Keywords: coding theory, root finding, decoding, fast algorithms
Prerequisites: 01405: Algebraic Coding Theory
In hardware implementations of BCH decoders, error location is bottleneck, i.e. finding the error-locator polynomial and afterwards, the roots of the error locator polynomial. In high-density optical transmission, one would like to be able to correct up to 5 errors as fast as possible. In this project we will consider the following question:
How can we perform decoding for a 5-error-correcting BCH code as fast as possible?
A strategy to answer this question is the following: To speed up finding the error-locator polynomial, one can precompute a so-called generic error-locator polynomial, i.e. one can find an expression containing the syndromes as additional variables, such that for each actual value of the syndromes one obtains the correct error-locator polynomial from the generic error-locator polynomial by substituting the syndrome values.

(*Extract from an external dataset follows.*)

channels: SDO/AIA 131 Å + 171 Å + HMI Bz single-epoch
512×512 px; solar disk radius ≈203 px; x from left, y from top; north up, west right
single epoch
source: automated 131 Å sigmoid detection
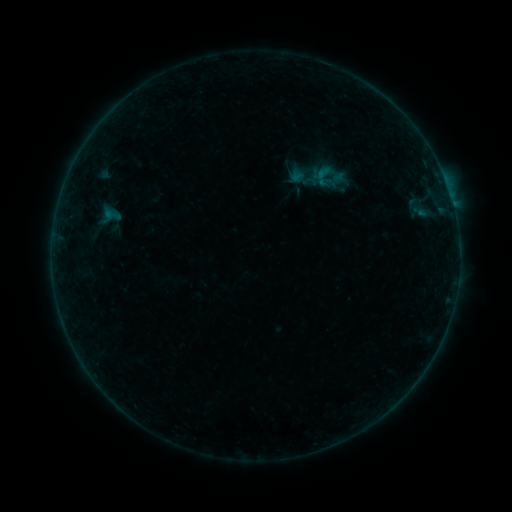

Such expressions are too lengthy in general, but if the number of errors one needs to correct is modest this is more feasible.. To find the roots of the polynomial of degree 5, the strategy is to use suitably chosen transformations to bring any given polynomial in a standard form. Tricks similar (but algebraically more interesting) to completing the square are generalized and used for this purpose. Afterwards a strategy will be developed to solve the remaining standard cases, among others using table lookup for special cases.